(Dataset records)

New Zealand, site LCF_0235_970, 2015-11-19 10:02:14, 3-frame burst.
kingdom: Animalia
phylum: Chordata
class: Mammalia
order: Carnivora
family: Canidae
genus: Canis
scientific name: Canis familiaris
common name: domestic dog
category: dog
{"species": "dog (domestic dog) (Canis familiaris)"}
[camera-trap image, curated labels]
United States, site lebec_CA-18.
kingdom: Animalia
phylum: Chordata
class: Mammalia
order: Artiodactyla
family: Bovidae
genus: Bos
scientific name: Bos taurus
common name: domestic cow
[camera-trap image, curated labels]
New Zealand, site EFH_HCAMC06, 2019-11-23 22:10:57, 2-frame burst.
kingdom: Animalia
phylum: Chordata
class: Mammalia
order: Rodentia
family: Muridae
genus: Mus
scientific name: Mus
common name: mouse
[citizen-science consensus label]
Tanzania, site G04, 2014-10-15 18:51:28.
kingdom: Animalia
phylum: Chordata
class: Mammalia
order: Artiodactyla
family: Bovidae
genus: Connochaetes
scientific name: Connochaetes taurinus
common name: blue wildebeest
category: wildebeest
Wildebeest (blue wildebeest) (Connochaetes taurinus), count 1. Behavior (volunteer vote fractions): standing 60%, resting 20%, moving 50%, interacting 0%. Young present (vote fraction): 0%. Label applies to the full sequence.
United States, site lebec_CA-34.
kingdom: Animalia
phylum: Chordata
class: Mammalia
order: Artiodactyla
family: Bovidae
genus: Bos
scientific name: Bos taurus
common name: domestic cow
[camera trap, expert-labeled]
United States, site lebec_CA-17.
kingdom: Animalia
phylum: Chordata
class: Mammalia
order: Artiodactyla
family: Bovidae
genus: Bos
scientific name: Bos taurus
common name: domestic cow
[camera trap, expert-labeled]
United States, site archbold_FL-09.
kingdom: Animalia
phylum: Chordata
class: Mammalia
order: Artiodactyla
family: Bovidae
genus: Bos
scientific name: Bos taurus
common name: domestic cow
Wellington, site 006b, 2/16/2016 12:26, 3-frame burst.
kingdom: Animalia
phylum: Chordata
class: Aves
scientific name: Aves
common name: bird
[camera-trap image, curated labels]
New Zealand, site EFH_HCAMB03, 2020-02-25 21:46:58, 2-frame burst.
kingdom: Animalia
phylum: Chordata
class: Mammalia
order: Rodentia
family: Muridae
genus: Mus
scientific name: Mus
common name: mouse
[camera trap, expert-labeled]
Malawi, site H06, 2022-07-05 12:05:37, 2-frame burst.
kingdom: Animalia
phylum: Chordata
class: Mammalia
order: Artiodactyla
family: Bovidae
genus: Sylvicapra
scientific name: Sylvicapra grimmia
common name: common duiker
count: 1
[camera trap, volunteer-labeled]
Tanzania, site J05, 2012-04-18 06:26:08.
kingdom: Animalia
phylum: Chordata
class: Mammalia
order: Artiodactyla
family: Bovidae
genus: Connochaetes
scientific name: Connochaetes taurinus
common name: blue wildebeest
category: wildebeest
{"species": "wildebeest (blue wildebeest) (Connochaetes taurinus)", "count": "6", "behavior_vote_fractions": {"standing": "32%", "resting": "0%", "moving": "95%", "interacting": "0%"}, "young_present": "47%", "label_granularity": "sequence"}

Work order: Every entry above must appear again in the reply, exactly as it stands.

The answer:
New Zealand, site LCF_0235_970, 2015-11-19 10:02:14, 3-frame burst.
kingdom: Animalia
phylum: Chordata
class: Mammalia
order: Carnivora
family: Canidae
genus: Canis
scientific name: Canis familiaris
common name: domestic dog
category: dog
{"species": "dog (domestic dog) (Canis familiaris)"}
[camera-trap image, curated labels]
United States, site lebec_CA-18.
kingdom: Animalia
phylum: Chordata
class: Mammalia
order: Artiodactyla
family: Bovidae
genus: Bos
scientific name: Bos taurus
common name: domestic cow
[camera-trap image, curated labels]
New Zealand, site EFH_HCAMC06, 2019-11-23 22:10:57, 2-frame burst.
kingdom: Animalia
phylum: Chordata
class: Mammalia
order: Rodentia
family: Muridae
genus: Mus
scientific name: Mus
common name: mouse
[citizen-science consensus label]
Tanzania, site G04, 2014-10-15 18:51:28.
kingdom: Animalia
phylum: Chordata
class: Mammalia
order: Artiodactyla
family: Bovidae
genus: Connochaetes
scientific name: Connochaetes taurinus
common name: blue wildebeest
category: wildebeest
Wildebeest (blue wildebeest) (Connochaetes taurinus), count 1. Behavior (volunteer vote fractions): standing 60%, resting 20%, moving 50%, interacting 0%. Young present (vote fraction): 0%. Label applies to the full sequence.
United States, site lebec_CA-34.
kingdom: Animalia
phylum: Chordata
class: Mammalia
order: Artiodactyla
family: Bovidae
genus: Bos
scientific name: Bos taurus
common name: domestic cow
[camera trap, expert-labeled]
United States, site lebec_CA-17.
kingdom: Animalia
phylum: Chordata
class: Mammalia
order: Artiodactyla
family: Bovidae
genus: Bos
scientific name: Bos taurus
common name: domestic cow
[camera trap, expert-labeled]
United States, site archbold_FL-09.
kingdom: Animalia
phylum: Chordata
class: Mammalia
order: Artiodactyla
family: Bovidae
genus: Bos
scientific name: Bos taurus
common name: domestic cow
Wellington, site 006b, 2/16/2016 12:26, 3-frame burst.
kingdom: Animalia
phylum: Chordata
class: Aves
scientific name: Aves
common name: bird
[camera-trap image, curated labels]
New Zealand, site EFH_HCAMB03, 2020-02-25 21:46:58, 2-frame burst.
kingdom: Animalia
phylum: Chordata
class: Mammalia
order: Rodentia
family: Muridae
genus: Mus
scientific name: Mus
common name: mouse
[camera trap, expert-labeled]
Malawi, site H06, 2022-07-05 12:05:37, 2-frame burst.
kingdom: Animalia
phylum: Chordata
class: Mammalia
order: Artiodactyla
family: Bovidae
genus: Sylvicapra
scientific name: Sylvicapra grimmia
common name: common duiker
count: 1
[camera trap, volunteer-labeled]
Tanzania, site J05, 2012-04-18 06:26:08.
kingdom: Animalia
phylum: Chordata
class: Mammalia
order: Artiodactyla
family: Bovidae
genus: Connochaetes
scientific name: Connochaetes taurinus
common name: blue wildebeest
category: wildebeest
{"species": "wildebeest (blue wildebeest) (Connochaetes taurinus)", "count": "6", "behavior_vote_fractions": {"standing": "32%", "resting": "0%", "moving": "95%", "interacting": "0%"}, "young_present": "47%", "label_granularity": "sequence"}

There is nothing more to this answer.